O gemi aylar boyunca Yahya Kemal’in sevgilisini adadan Nişantaşı’na götürüp getirecek, şair “elemli” ve “gözleri nemli” olarak onu bekleyecektir.
“Dünyada sevilmiş ve seven nafile bekler;
Bilmez ki giden sevgililer dönmeyecekler.
Birçok gidenin her biri memnun ki yerinden,
Birçok seneler geçti; dönen yok seferinden.”
3 yıllık tutkulu ve fırtınalı bir aşkın sonunda sevgililer ayrılacak, gidenler dönmeyecekti seferlerinden…
**
Edebiyat tarihimizin en etkileyici ve ilgi çekici aşklarından biri Yahya Kemal Beyatlı ile Nazım Hikmet’in annesi Celile Hanım arasında yaşanmıştır.
1917-1919 yılları arasında yaşanan buruk bir aşk öyküsüdür bu…
Nazım Hikmet’in annesi Celile Hanım, ilk Türk kadın ressamlarımızdan biridir ve dönemin İstanbul’unda özellikle sanat çevrelerinde çok tanınmış bir simadır. Köklü ve aristokrat bir aileden gelmektedir. Özel eğitimler alarak büyümüştür. Saray ressamından resim dersleri almıştır.
Ayrıca ailesi birçok sanatçı ve ünlü insanın yetiştiği bir ailedir.
Nazım’ın annesidir, Oktay Rıfat’ın teyzesidir.
Atatürk’ün en yakın arkadaşlarından Ali Fuat Cebesoy dayısıdır.
Bir teyzesinin torunu Sabahattin Ali, diğer teyzesinin torunu Mehmet Ali Aybar’dır.
Yahya Kemal ise, öğrencilik yıllarından sonra Paris’e gitmiş, orada Siyaset Bilimi okumuş, İstanbul’a döndüğünde hem edebiyat dünyasında şair olarak, hem de akademik dünyada hoca olarak isim yapmıştır.

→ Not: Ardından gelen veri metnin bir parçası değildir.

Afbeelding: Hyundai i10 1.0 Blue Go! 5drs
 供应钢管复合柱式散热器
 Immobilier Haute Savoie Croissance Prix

Kurtuluş Savaşı’ndan sonra Atatürk’ün yakın çevresinde bulunmuş, Lozan görüşmelerine giden heyette danışman olarak görev yapmış, ölümüne kadar cumhuriyete büyükelçi, milletvekili, diplomat olarak hizmet vermiş çok önemli bir şahsiyettir.
**
Sene 1917…
Heybeliada Bahriye Mektebi…
Sonraki yıllarda edebiyat dünyasında iz bırakacak iki büyük şair aynı sınıftalar.

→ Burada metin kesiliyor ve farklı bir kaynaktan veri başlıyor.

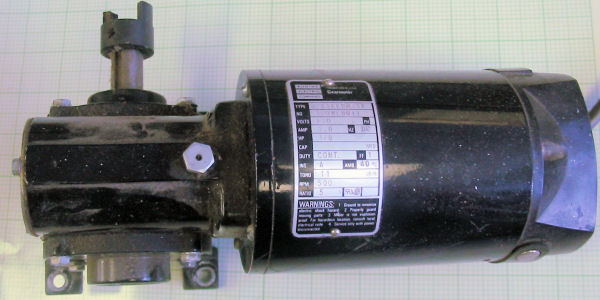 32d58epm 5f Motor Dc Geared Bodine Electric Company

Nazım Hikmet ve Necip Fazıl…
Hocaları Yahya Kemal…
Oğlu Nazım’ın şiire yatkınlığını gören Celile Hanım, özel ders vermesi için aynı zamanda Nazım’ın hocası olan ve isim yapmış bir şair olan Yahya Kemal’den ricacı olur.

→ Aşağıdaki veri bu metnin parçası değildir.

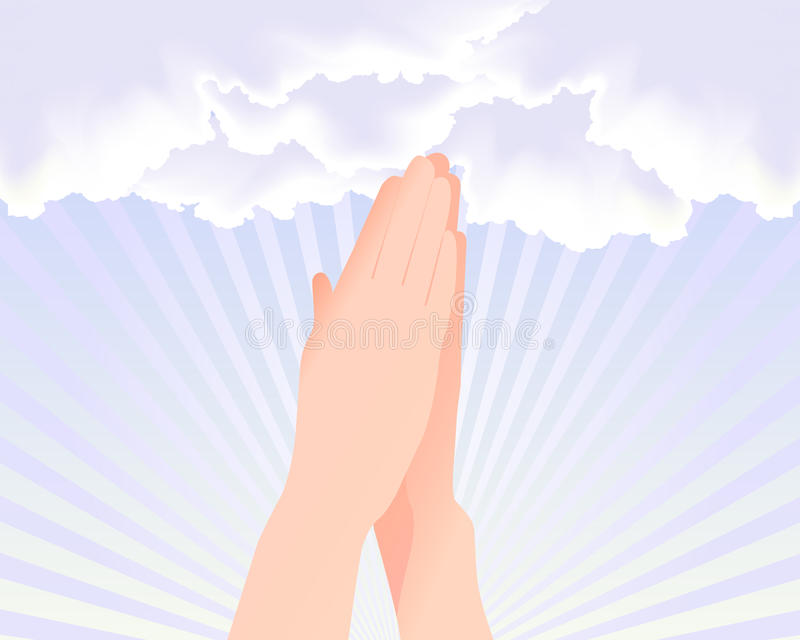 Two hands praying at the sky. Illustration of two hands praying at the sky to god, related to hope, faith and religions royalty free illustration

Yahya Kemal, önce kendi evine davet eder Nazım’ı.
O sıralarda Nazım 16, Celile Hanım 37, Yahya Kemal 33 yaşındadır.
Yahya Kemal, Nazım’a kütüphanesindeki kitapları tanıtır, el yazması önemli eserlerini gösterir, sonra oturur satranç oynarlar. Satranç sırasında Çanakkale Savaşları’ndan bahis açılır ve Nazım büyük bir coşkuyla Çanakkale ile ilgili bildiği kahramanlıkları anlatır.
Bu sıcak görüşmeden sonra Yahya Kemal ders vermek üzere Celile Hanım’ların evine gidip gelmeye başlar.
İkisi de Büyükada’da oturmakta, Celile Hanım sonbaharla birlikte Nişantaşı’ndaki evine geçmektedir. O sırada Hikmet Bey’le çok sorunlu bir evliliği vardır ve Yahya Kemal ile tanıştıkları sıralar eşinden boşanır.
Eve gidip gelmelerin sonunda Yahya Kemal ve Celile Hanım birbirlerine aşık olurlar. Her sonbaharda Celile Hanım’ı Nişantaşı’na götüren vapura nemli gözlerle bakar Yahya Kemal…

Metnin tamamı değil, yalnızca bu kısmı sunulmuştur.